Trecho fornecido:

O japonês Haruki Murakami é uma das figuras mais conhecidas da literatura contemporânea. Talvez porque, apesar de sua nacionalidade, sua carreira seja marcada por uma escrita que se aproxima do cânone ocidental, e suas narrativas sejam frequentemente descritas como colagem de referências da cultura pop. Em 2013 foi considerado o favorito para levar o Nobel de literatura, prêmio que eleva as vendas de qualquer um só pela posição no ranking de apostas. Após o Anoitecer (After Dark, lançado no Brasil em 2009, pela Alfaguara), seu décimo primeiro romance, aborda uma noite na vida das irmãs Eri e Mari, enquanto uma dorme um sono profundo e a outra passa a madrugada lendo em um bar depois de perder o último trem para casa, interrompida pela chegada de personagens noturnos em Tóquio. Por ser um volume pequeno, serve bem como introdução à obra do escritor japonês.

Informações fornecidas:
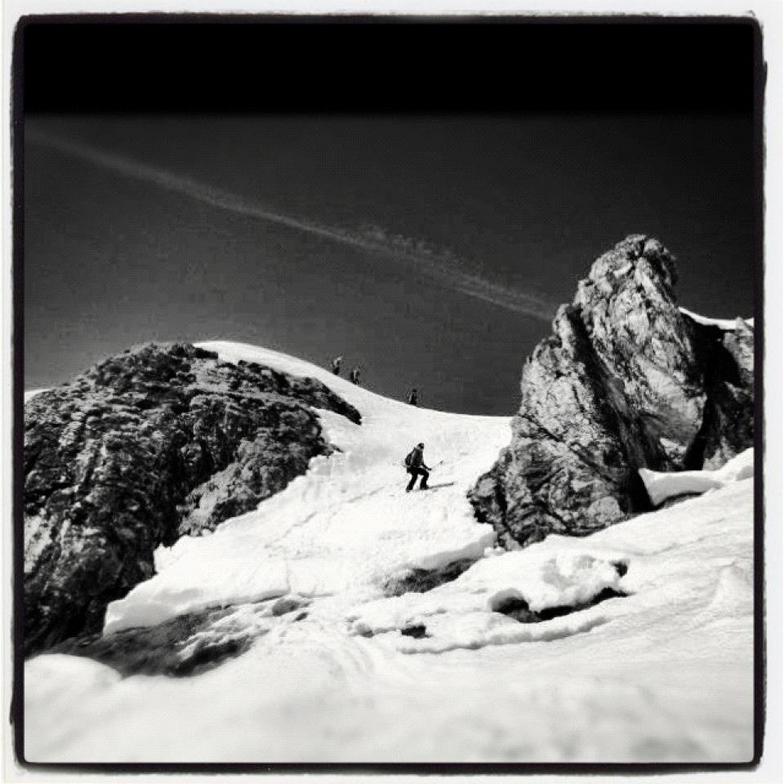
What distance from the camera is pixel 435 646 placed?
3.41 metres

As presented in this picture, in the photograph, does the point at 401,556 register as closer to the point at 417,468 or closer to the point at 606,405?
the point at 417,468

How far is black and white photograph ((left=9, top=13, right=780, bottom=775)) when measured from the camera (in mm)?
3420

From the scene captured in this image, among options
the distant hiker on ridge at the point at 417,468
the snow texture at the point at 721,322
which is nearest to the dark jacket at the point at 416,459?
the distant hiker on ridge at the point at 417,468

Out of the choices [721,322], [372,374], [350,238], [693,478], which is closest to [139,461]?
[372,374]

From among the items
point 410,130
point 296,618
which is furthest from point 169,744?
point 410,130

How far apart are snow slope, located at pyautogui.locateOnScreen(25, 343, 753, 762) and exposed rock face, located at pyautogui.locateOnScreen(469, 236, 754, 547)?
0.41ft

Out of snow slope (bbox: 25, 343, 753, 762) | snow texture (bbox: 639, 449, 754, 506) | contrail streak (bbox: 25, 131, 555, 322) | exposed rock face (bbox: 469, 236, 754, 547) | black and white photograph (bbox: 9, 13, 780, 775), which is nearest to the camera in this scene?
snow slope (bbox: 25, 343, 753, 762)

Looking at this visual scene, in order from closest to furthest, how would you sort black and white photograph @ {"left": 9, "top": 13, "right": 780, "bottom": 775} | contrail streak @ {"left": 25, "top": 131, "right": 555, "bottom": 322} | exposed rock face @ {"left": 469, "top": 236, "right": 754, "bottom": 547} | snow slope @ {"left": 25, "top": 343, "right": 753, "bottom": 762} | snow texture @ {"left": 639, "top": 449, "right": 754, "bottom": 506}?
1. snow slope @ {"left": 25, "top": 343, "right": 753, "bottom": 762}
2. black and white photograph @ {"left": 9, "top": 13, "right": 780, "bottom": 775}
3. snow texture @ {"left": 639, "top": 449, "right": 754, "bottom": 506}
4. exposed rock face @ {"left": 469, "top": 236, "right": 754, "bottom": 547}
5. contrail streak @ {"left": 25, "top": 131, "right": 555, "bottom": 322}

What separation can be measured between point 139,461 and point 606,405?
2.35 metres

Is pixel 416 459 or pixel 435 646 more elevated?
pixel 416 459

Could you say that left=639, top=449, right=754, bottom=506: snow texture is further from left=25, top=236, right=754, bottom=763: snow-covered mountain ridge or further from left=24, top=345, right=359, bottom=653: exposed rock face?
left=24, top=345, right=359, bottom=653: exposed rock face

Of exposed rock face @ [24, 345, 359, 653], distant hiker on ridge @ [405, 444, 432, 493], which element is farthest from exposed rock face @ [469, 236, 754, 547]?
exposed rock face @ [24, 345, 359, 653]
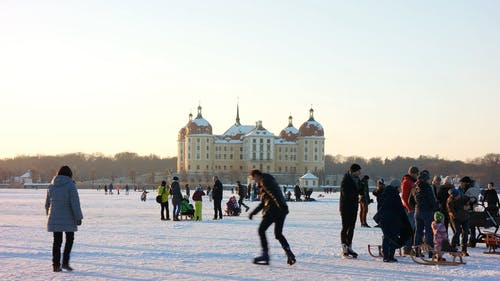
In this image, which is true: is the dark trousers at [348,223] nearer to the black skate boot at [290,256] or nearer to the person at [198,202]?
the black skate boot at [290,256]

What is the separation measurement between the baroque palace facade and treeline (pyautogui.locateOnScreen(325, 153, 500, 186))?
13499mm

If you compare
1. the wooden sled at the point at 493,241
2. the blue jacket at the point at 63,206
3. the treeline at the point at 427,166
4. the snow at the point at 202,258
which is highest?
the treeline at the point at 427,166

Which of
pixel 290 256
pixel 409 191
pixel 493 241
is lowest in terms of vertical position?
pixel 290 256

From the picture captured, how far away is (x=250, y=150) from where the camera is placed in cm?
12262

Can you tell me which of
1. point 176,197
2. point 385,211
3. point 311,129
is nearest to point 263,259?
point 385,211

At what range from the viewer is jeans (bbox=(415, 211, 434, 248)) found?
1075 cm

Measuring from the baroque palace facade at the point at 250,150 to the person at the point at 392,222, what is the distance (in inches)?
4318

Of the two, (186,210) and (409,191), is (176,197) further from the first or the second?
(409,191)

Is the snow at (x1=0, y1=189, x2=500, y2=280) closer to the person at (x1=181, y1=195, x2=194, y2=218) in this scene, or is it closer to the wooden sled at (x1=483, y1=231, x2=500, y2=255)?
the wooden sled at (x1=483, y1=231, x2=500, y2=255)

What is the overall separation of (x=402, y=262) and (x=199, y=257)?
3146 mm

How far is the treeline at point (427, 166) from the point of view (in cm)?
11444

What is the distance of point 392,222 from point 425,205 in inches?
27.5

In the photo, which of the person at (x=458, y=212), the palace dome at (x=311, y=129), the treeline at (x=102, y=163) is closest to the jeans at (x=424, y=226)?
the person at (x=458, y=212)

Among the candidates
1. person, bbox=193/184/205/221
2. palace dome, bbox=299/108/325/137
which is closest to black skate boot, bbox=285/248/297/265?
person, bbox=193/184/205/221
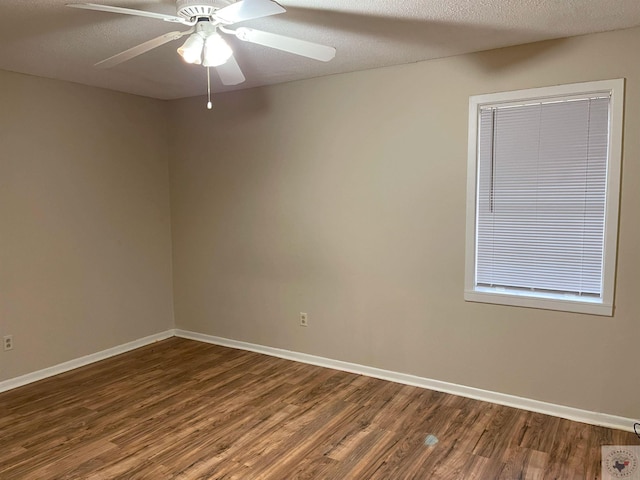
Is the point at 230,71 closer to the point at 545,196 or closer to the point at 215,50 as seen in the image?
the point at 215,50

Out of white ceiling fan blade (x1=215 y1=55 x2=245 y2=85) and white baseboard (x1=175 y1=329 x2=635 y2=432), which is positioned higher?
white ceiling fan blade (x1=215 y1=55 x2=245 y2=85)

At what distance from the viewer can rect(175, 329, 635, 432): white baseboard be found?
3.08 metres

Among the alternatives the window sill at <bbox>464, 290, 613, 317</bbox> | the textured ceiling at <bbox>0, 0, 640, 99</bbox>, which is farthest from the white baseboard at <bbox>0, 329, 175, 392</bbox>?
the window sill at <bbox>464, 290, 613, 317</bbox>

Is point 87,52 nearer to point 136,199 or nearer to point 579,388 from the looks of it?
point 136,199

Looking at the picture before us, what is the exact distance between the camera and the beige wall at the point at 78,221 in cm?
376

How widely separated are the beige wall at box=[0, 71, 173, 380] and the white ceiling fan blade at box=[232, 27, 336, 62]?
2.42m

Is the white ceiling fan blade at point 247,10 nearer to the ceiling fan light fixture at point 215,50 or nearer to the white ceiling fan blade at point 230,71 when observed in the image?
the ceiling fan light fixture at point 215,50

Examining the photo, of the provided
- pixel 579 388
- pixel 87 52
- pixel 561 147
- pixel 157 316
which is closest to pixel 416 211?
pixel 561 147

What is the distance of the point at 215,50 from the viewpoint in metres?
2.33

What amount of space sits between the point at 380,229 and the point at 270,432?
169 cm

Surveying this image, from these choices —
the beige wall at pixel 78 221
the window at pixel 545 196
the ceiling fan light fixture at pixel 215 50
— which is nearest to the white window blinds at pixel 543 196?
the window at pixel 545 196

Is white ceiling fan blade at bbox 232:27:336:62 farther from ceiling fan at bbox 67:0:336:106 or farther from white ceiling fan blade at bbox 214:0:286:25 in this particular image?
white ceiling fan blade at bbox 214:0:286:25

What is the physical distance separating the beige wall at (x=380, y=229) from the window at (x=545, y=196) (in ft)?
0.25

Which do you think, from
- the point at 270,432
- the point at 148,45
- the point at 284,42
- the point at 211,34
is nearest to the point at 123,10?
the point at 148,45
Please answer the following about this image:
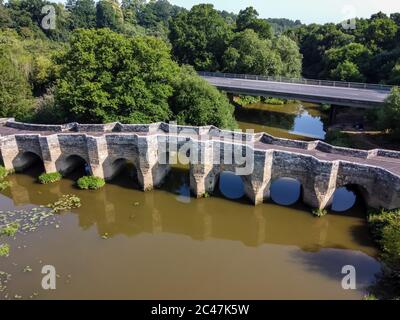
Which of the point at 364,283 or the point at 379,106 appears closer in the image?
the point at 364,283

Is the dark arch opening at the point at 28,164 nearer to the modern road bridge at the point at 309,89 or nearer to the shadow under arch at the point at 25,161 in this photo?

Enunciado da tarefa:
Continue o texto sobre Haruki Murakami e o romance Após o Anoitecer a partir da última frase apresentada.

Resultado do exercício:
Cada capítulo começa com a imagem de um relógio que dita o tempo à medida em que a madrugada avança. O relato de Murakami é quase cinematográfico, com cortes nas cenas que deveriam ser retomadas depois, mas que muitas vezes são deixadas sem conclusão. As histórias desenvolvidas em cada capítulo nem sempre se cruzam, e o que fica claro é que o autor se esmera, sobretudo, na construção de imagens. Em sua narrativa, o leitor é convertido em espectador de cenas, como um guarda que observa o vaivém diante das câmeras de vigilância.
Pouco se sabe sobre os personagens e suas motivações sem que eles o digam explicitamente. E essa falha é do mesmo gênero das que estragam determinados roteiros de cinema. Em vez de delinear a caracterização do personagem, o autor o põe se auto explicando. O exemplo mais nítido disso é o de Takahashi, músico de jazz que se realiza ensaiando com a banda, mas que está se preparando para deixá-la. A longa conversa com Mari em que ele explica as razões que motivam sua mudança de vida é chata e um tanto contraditória: transforma uma figura que, em princípio, causa curiosidade, em alguém que precisa explicar intenções que não encaixam com seu perfil.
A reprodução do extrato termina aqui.